- _Текст_
● ● ● ●
По-моему, картина ясна. Уж если в откровениях Соловьева и Булгакова стоящий на похожей точке зрения верующий поэт В.Ходасевич видит столько несообразностей, противоречий и прямого пренебрежения фактами, что же мы можем сказать теперь обо всем том море публицистов, которые вообще как об установленных фактах говорят о том, о чем сказать можно, только «фантазируя»?

На сложном поле рецепции Пушкина эпизод с нынешним отступлением от пушкинистики в пользу «голого фантазирования» на иной, нежели прежняя (почему-то именуемая «большевистской»), идеологической основе, останется лишь маленьким эпизодом, и в этом моем скромном «предсказании» нет ни грана пророчества – речь идет о простом выводе из общих культурологических закономерностей, которым подчинена идейная жизнь. Не нужно быть ни твердокаменным марксистом, ни абсолютным скептиком для того, чтобы сделать такой вывод. Это простая, незамысловатая эмпирическая закономерность.

В истории науки этот эпизод, безусловно, не оставит заметного следа. Не то – в идеологической жизни. Современный этап рецепции Пушкина связан не столько с углублением исследовательской мысли, с обогащением исследовательской базы, сколько с попытками расширить круг идейных влияний ангажированных мыслителей на инертные массы читателей, не слишком изменившихся с крушением тоталитарной идеологии и официального школьного литературоведения. Опять-таки, не хочется быть совсем уж превратно понятым. Тоталитарная идеология мрачна, вредна и омерзительна, когда поддерживается Дахау и Гулагом. Не будем, однако, путать теоретико-познавательный монизм с идеологическим тоталитаризмом.
● ● ● ●
- _Письменное задание 1_
Определите, согласуются ли с текстом о рецепции Пушкина следующие утверждения: (a) автор полагает, что нынешний эпизод оставит заметный след в истории науки; (b) своё «предсказание» автор называет простым выводом из общих культурологических закономерностей; (c) В.Ходасевич назван в тексте верующим поэтом. Для каждого утверждения ответьте «да» или «нет» и дословно приведите решающие слова текста.
● ● ● ●
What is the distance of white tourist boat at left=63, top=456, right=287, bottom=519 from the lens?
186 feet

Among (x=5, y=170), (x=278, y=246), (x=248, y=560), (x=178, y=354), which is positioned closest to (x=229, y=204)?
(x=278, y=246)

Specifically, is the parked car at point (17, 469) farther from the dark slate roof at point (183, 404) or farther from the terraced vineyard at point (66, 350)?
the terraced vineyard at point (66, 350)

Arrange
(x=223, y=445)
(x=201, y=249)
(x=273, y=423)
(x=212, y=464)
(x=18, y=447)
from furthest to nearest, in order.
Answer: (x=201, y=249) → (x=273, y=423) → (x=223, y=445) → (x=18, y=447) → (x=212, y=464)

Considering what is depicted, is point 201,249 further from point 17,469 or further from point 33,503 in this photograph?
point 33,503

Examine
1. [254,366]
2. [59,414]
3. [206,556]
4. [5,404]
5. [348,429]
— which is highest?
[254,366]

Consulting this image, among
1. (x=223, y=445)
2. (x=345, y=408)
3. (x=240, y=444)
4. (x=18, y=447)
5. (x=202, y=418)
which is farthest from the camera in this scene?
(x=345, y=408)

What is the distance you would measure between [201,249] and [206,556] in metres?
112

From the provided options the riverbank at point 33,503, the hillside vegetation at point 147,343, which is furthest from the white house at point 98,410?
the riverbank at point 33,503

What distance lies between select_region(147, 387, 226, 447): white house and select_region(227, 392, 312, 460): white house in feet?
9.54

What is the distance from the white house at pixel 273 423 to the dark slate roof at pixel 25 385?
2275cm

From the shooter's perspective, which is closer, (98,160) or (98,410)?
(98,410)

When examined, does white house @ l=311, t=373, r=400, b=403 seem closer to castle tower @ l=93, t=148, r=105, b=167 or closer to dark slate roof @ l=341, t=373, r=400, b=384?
● ● ● ●
- _Письменное задание 2_
Найдите в записях все строки, в которых встречается слово «furthest», и перепишите их. Регистр букв учитывается.

- _Результат задания 1_
(a) Нет: «В истории науки этот эпизод, безусловно, не оставит заметного следа».
(b) Да: «речь идет о простом выводе из общих культурологических закономерностей».
(c) Да: «верующий поэт В.Ходасевич».

- _Результат задания 2_
from furthest to nearest, in order.
From the provided options the riverbank at point 33,503, the hillside vegetation at point 147,343, which is furthest from the white house at point 98,410?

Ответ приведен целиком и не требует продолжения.